_DATA IN THIS EXERCISE_:
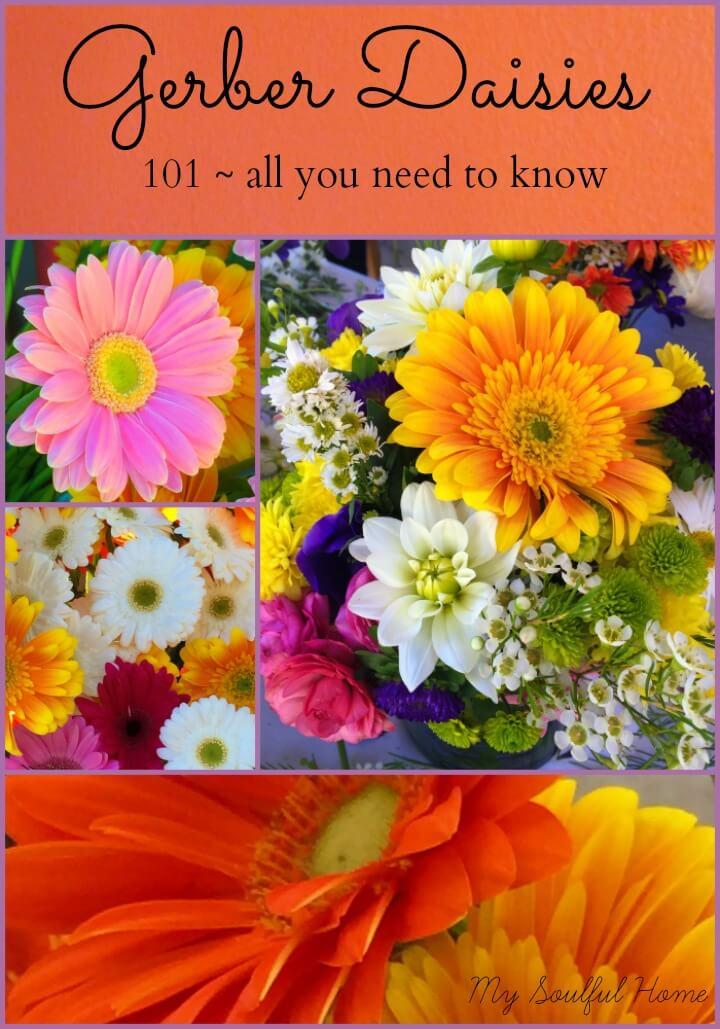 gerber-daisies-guide-1
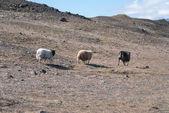 Three sheep in Iceland — Stock Photo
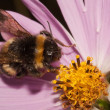 Stock Photo: Bumblebee on Compositae flower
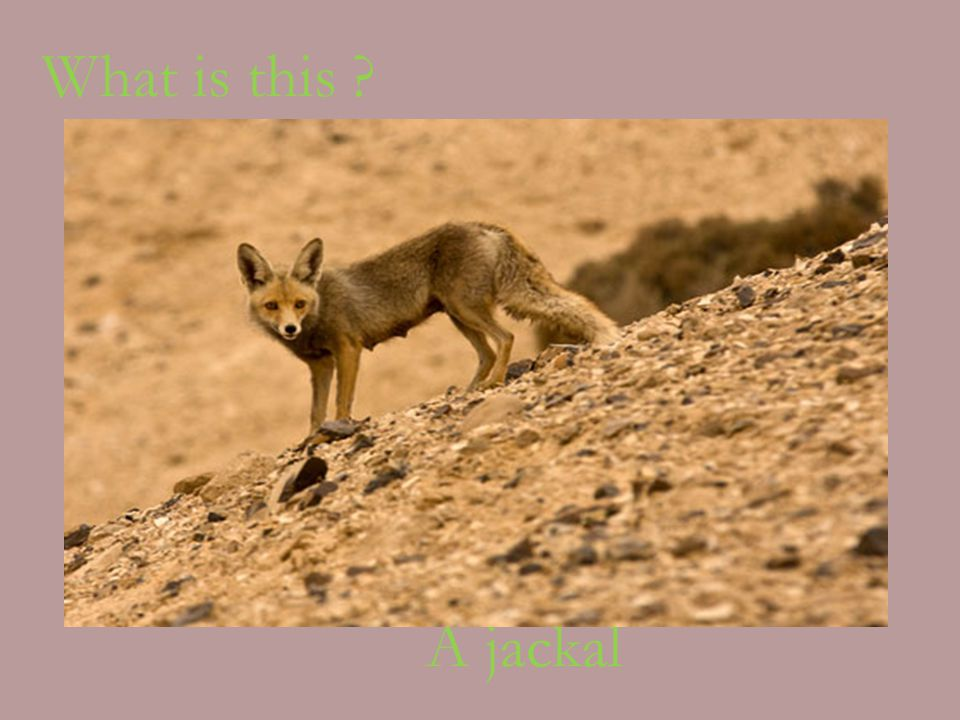 What is this A jackal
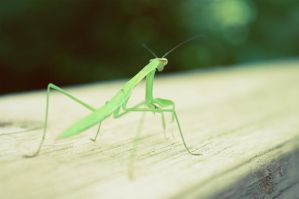 Like a Non-Praying Mantis by hear3there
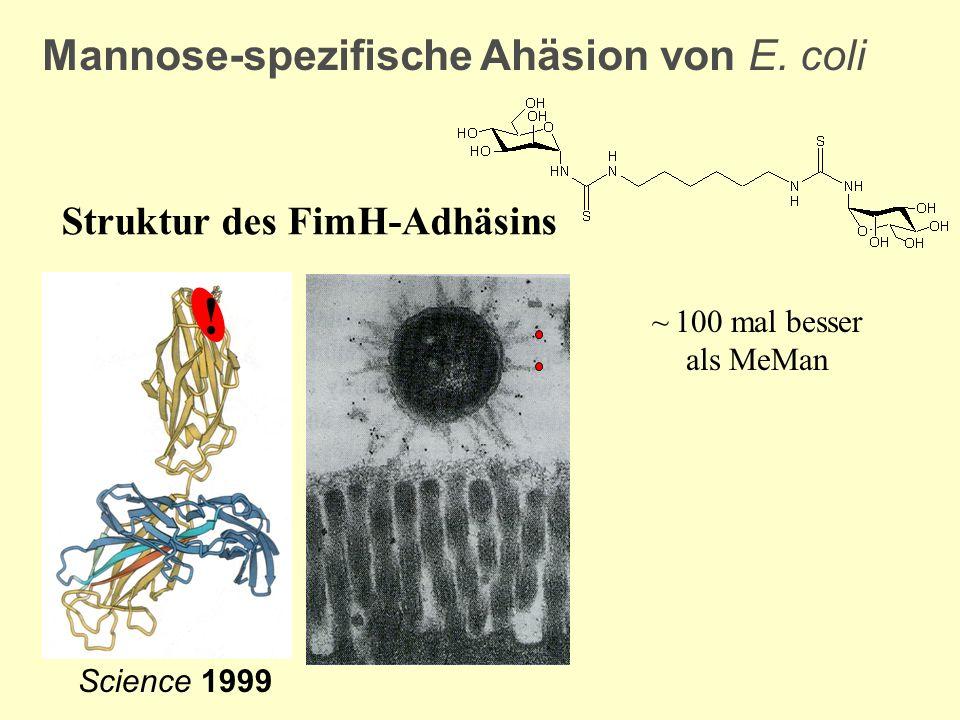! Mannose-spezifische Ahäsion von E. coli Struktur des FimH-Adhäsins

_ACTIVITY_:
Could you retype every line above exactly as it appears, skipping the pictures?

_ANSWER TO THIS TASK_:
 gerber-daisies-guide-1
 Three sheep in Iceland — Stock Photo
 Stock Photo: Bumblebee on Compositae flower
 What is this A jackal
 Like a Non-Praying Mantis by hear3there
! Mannose-spezifische Ahäsion von E. coli Struktur des FimH-Adhäsins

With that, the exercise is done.